> [How to complete this task] When you write out the entries, keep every line exactly as it appears.

(Saved data entries)
● ● ●
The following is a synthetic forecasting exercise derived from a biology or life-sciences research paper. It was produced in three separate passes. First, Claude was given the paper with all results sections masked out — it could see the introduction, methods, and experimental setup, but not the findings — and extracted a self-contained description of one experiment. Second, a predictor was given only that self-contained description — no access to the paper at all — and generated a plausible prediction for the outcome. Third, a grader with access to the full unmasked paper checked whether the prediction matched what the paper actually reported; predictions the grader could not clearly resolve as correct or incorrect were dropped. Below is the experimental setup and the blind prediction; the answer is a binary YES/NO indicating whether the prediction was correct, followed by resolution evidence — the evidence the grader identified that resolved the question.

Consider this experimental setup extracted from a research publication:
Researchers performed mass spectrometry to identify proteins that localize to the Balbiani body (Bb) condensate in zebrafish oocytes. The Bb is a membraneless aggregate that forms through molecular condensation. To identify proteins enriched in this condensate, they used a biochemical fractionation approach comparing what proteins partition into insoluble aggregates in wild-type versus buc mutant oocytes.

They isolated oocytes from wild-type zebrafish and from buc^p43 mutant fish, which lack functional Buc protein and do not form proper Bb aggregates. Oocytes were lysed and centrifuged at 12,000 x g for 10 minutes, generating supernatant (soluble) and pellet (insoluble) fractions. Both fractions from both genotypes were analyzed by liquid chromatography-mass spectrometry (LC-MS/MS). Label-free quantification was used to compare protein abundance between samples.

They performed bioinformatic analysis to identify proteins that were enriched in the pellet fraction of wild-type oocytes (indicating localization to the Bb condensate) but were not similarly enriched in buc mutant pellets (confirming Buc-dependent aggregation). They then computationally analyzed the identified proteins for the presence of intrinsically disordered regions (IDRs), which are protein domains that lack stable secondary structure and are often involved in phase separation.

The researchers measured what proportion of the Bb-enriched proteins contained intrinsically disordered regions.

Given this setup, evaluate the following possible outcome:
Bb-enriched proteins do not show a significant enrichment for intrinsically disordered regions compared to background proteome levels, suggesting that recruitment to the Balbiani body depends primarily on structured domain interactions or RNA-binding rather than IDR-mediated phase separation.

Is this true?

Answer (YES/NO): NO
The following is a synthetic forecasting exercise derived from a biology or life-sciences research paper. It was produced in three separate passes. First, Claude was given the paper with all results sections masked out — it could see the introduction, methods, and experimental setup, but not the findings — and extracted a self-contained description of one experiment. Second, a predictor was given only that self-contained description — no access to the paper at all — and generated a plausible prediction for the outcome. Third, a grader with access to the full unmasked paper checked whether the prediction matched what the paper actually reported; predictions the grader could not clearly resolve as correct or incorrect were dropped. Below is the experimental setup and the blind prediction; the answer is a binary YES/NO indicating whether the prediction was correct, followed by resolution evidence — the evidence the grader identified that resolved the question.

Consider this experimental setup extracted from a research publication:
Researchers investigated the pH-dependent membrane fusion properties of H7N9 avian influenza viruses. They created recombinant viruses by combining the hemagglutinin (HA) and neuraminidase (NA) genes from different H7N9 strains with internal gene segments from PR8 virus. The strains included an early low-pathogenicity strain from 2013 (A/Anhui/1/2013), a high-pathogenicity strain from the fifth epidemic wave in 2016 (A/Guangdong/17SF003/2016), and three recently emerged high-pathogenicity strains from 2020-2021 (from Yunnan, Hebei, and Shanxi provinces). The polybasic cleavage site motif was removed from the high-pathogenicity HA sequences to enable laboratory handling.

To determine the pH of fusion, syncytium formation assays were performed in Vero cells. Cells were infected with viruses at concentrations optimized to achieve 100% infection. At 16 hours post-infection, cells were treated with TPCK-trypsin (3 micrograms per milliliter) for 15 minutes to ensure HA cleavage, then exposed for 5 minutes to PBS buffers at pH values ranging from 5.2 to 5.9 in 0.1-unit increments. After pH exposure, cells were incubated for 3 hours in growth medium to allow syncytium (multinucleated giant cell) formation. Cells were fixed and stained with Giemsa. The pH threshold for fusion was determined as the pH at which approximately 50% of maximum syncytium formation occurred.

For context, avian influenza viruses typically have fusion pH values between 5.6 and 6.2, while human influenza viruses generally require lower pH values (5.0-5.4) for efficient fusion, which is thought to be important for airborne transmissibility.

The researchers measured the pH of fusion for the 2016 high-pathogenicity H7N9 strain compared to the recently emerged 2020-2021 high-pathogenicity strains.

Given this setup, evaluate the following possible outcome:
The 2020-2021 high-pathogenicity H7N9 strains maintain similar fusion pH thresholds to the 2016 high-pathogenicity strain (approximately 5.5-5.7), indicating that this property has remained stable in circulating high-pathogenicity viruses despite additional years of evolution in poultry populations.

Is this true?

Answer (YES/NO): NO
● ● ●
> [Result of this exercise]
The following is a synthetic forecasting exercise derived from a biology or life-sciences research paper. It was produced in three separate passes. First, Claude was given the paper with all results sections masked out — it could see the introduction, methods, and experimental setup, but not the findings — and extracted a self-contained description of one experiment. Second, a predictor was given only that self-contained description — no access to the paper at all — and generated a plausible prediction for the outcome. Third, a grader with access to the full unmasked paper checked whether the prediction matched what the paper actually reported; predictions the grader could not clearly resolve as correct or incorrect were dropped. Below is the experimental setup and the blind prediction; the answer is a binary YES/NO indicating whether the prediction was correct, followed by resolution evidence — the evidence the grader identified that resolved the question.

Consider this experimental setup extracted from a research publication:
Researchers performed mass spectrometry to identify proteins that localize to the Balbiani body (Bb) condensate in zebrafish oocytes. The Bb is a membraneless aggregate that forms through molecular condensation. To identify proteins enriched in this condensate, they used a biochemical fractionation approach comparing what proteins partition into insoluble aggregates in wild-type versus buc mutant oocytes.

They isolated oocytes from wild-type zebrafish and from buc^p43 mutant fish, which lack functional Buc protein and do not form proper Bb aggregates. Oocytes were lysed and centrifuged at 12,000 x g for 10 minutes, generating supernatant (soluble) and pellet (insoluble) fractions. Both fractions from both genotypes were analyzed by liquid chromatography-mass spectrometry (LC-MS/MS). Label-free quantification was used to compare protein abundance between samples.

They performed bioinformatic analysis to identify proteins that were enriched in the pellet fraction of wild-type oocytes (indicating localization to the Bb condensate) but were not similarly enriched in buc mutant pellets (confirming Buc-dependent aggregation). They then computationally analyzed the identified proteins for the presence of intrinsically disordered regions (IDRs), which are protein domains that lack stable secondary structure and are often involved in phase separation.

The researchers measured what proportion of the Bb-enriched proteins contained intrinsically disordered regions.

Given this setup, evaluate the following possible outcome:
Bb-enriched proteins do not show a significant enrichment for intrinsically disordered regions compared to background proteome levels, suggesting that recruitment to the Balbiani body depends primarily on structured domain interactions or RNA-binding rather than IDR-mediated phase separation.

Is this true?

Answer (YES/NO): NO
The following is a synthetic forecasting exercise derived from a biology or life-sciences research paper. It was produced in three separate passes. First, Claude was given the paper with all results sections masked out — it could see the introduction, methods, and experimental setup, but not the findings — and extracted a self-contained description of one experiment. Second, a predictor was given only that self-contained description — no access to the paper at all — and generated a plausible prediction for the outcome. Third, a grader with access to the full unmasked paper checked whether the prediction matched what the paper actually reported; predictions the grader could not clearly resolve as correct or incorrect were dropped. Below is the experimental setup and the blind prediction; the answer is a binary YES/NO indicating whether the prediction was correct, followed by resolution evidence — the evidence the grader identified that resolved the question.

Consider this experimental setup extracted from a research publication:
Researchers investigated the pH-dependent membrane fusion properties of H7N9 avian influenza viruses. They created recombinant viruses by combining the hemagglutinin (HA) and neuraminidase (NA) genes from different H7N9 strains with internal gene segments from PR8 virus. The strains included an early low-pathogenicity strain from 2013 (A/Anhui/1/2013), a high-pathogenicity strain from the fifth epidemic wave in 2016 (A/Guangdong/17SF003/2016), and three recently emerged high-pathogenicity strains from 2020-2021 (from Yunnan, Hebei, and Shanxi provinces). The polybasic cleavage site motif was removed from the high-pathogenicity HA sequences to enable laboratory handling.

To determine the pH of fusion, syncytium formation assays were performed in Vero cells. Cells were infected with viruses at concentrations optimized to achieve 100% infection. At 16 hours post-infection, cells were treated with TPCK-trypsin (3 micrograms per milliliter) for 15 minutes to ensure HA cleavage, then exposed for 5 minutes to PBS buffers at pH values ranging from 5.2 to 5.9 in 0.1-unit increments. After pH exposure, cells were incubated for 3 hours in growth medium to allow syncytium (multinucleated giant cell) formation. Cells were fixed and stained with Giemsa. The pH threshold for fusion was determined as the pH at which approximately 50% of maximum syncytium formation occurred.

For context, avian influenza viruses typically have fusion pH values between 5.6 and 6.2, while human influenza viruses generally require lower pH values (5.0-5.4) for efficient fusion, which is thought to be important for airborne transmissibility.

The researchers measured the pH of fusion for the 2016 high-pathogenicity H7N9 strain compared to the recently emerged 2020-2021 high-pathogenicity strains.

Given this setup, evaluate the following possible outcome:
The 2020-2021 high-pathogenicity H7N9 strains maintain similar fusion pH thresholds to the 2016 high-pathogenicity strain (approximately 5.5-5.7), indicating that this property has remained stable in circulating high-pathogenicity viruses despite additional years of evolution in poultry populations.

Is this true?

Answer (YES/NO): NO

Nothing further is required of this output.